Top of Extract provided

Texture analysis has already been applied on spine MRI data of oncologic patients showing potential for discrimination between involved and non-involved bone marrow [32]. Similar to our results, the authors described differences in the 1st-order feature “minimum gray level” on T1w images as well as of 2nd-order GLCM feature “joint variance” which is a measure of heterogeneity highlighting the gray-level variability in tissues [32]. Kawashima et al found that specific textural features derived from regions of interest placed within multiple sites within the skull base and maxillofacial bones can distinguish between patients with normal bone mineral density compared to those with osteoporosis [33]. However, this later approach addressed the bony structures and not the bone marrow.

Bottom of Extract provided
Top of Available data

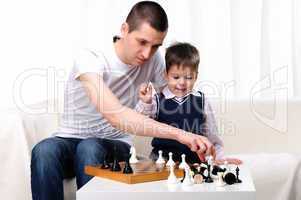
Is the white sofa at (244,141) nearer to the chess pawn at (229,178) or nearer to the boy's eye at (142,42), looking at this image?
the boy's eye at (142,42)

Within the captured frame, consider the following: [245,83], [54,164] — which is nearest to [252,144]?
[245,83]

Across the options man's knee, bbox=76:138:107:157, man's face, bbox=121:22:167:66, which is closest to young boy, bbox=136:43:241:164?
man's face, bbox=121:22:167:66

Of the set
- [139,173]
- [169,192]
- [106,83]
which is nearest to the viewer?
[169,192]

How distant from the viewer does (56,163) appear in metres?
1.67

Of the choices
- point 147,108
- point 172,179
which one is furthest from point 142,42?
point 172,179

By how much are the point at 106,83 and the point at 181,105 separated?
0.27 metres

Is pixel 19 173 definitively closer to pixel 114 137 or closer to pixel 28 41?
pixel 114 137

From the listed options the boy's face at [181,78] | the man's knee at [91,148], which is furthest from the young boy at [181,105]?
the man's knee at [91,148]

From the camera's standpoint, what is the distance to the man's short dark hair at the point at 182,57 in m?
1.89

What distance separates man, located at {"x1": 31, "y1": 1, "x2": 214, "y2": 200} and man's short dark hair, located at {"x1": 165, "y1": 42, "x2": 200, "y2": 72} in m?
0.07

Bottom of Available data

▶ **Description of the task**
According to the passage on texture analysis, what does the 2nd-order GLCM feature "joint variance" measure?

▶ **Completed exercise**
It measures heterogeneity, highlighting the gray-level variability in tissues.